> [Written task]: Repeat word for word the part of the housing legislation passage starting at "Allocations to Lancaster" and ending at "in rural areas.".

The Housing (Empty Dwelling Management Orders) (Prescribed Exceptions and Requirements) (England) Order and The Housing (Management Orders and Empty Dwelling Management Orders) (Supplemental Provisions) (England) Regulations were laid on 22 February and came into force on 6 April 2006. Non-statutory guidance for local authorities on Empty Dwelling Management Orders will be published in July 2006.
The Residential Property Tribunal (Right to Buy Determinations) Procedure (England) Regulations were laid on 13 June 2005 and came into force on 4 July 2005. The Housing (Right to Buy)(Information to Secure Tenants) (England) Order was laid on 5 July 2005 and came into force on 26 July 2005. This Order provides guidance on the provision of information to secure tenants. The Housing (Right of First Refusal) (England) Regulations were laid on 20 July 2005 and came into force on 10 August 2005. The guidance booklet 'Your Right to Buy your Home' was revised together with the relevant Right to Buy forms. Guidance on landlords' discretion not to require repayment of discount, which was clarified by section 185 of the Act, was also issued in January 2005.
ASB measures in Part 6 of the Act commenced in June 2005. They include enabling local authorities to extend the period of introductory tenancies and withhold consent to mutual exchange on ASB grounds as well as measures to prevent tenants exercising the right to buy. Regulations regarding the form a review should take where a landlord decides to extend the period of an introductory tenancy came into force on 3 May 2006
Draft guidance was produced in February 2006 under Section 226 of the Housing Act, in respect of Section 225, relating to the assessment of the accommodation needs of Gypsies and Travellers. This document is subject to further consultation. Definitive guidance will be published in the autumn of 2006.
Allocations to Lancaster city council of capital funding for housing purposes over the period 1997-98 to 2005-06 exceeds £30 million. This includes the major repairs allowance first introduced in 2001-02 specifically for the improvement of local authority stock alongside the Decent Homes standard which sets out minimum standards to be met by 2010.
A further £1.9 million was allocated to Lancaster city council by the Regional Housing Board in 2006-07 under priority 1.3 of the Regional Housing Strategy, which seeks to provide a better housing mix in the regions costal towns i.e. Blackpool, Morecambe and Fleetwood. This amounted to an 11 per cent. on year increase in funding.
Mr. Drew: To ask the Secretary of State for Communities and Local Government whether she has undertaken studies on the impact of planning gain supplement on the provision of affordable housing in rural areas. 
The Government are currently considering responses to their consultation on the Planning-Gain Supplement (PGS), including on the issues of the PGS's impact on rural exception sites and the proposal to retain affordable housing delivery within the scope of planning obligations. Further announcements will be made towards the end of 2006.
Chris Huhne: To ask the Secretary of State for Communities and Local Government what estimate her Department has made of the number of homes that have been purchased outright by occupiers of affordable housing on a shared ownership or homebuy basis under the Common and Leasehold Reform Act 2003 in (a) rural and (b) non-rural areas; and if she will make a statement.

> [Dataset excerpt]:
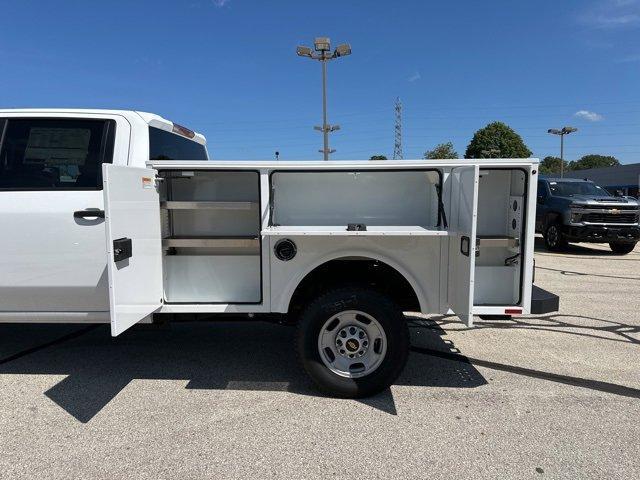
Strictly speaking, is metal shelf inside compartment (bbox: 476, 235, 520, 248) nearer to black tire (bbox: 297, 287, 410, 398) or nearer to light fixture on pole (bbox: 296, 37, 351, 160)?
black tire (bbox: 297, 287, 410, 398)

> [Reply]:
Allocations to Lancaster city council of capital funding for housing purposes over the period 1997-98 to 2005-06 exceeds £30 million. This includes the major repairs allowance first introduced in 2001-02 specifically for the improvement of local authority stock alongside the Decent Homes standard which sets out minimum standards to be met by 2010.
A further £1.9 million was allocated to Lancaster city council by the Regional Housing Board in 2006-07 under priority 1.3 of the Regional Housing Strategy, which seeks to provide a better housing mix in the regions costal towns i.e. Blackpool, Morecambe and Fleetwood. This amounted to an 11 per cent. on year increase in funding.
Mr. Drew: To ask the Secretary of State for Communities and Local Government whether she has undertaken studies on the impact of planning gain supplement on the provision of affordable housing in rural areas.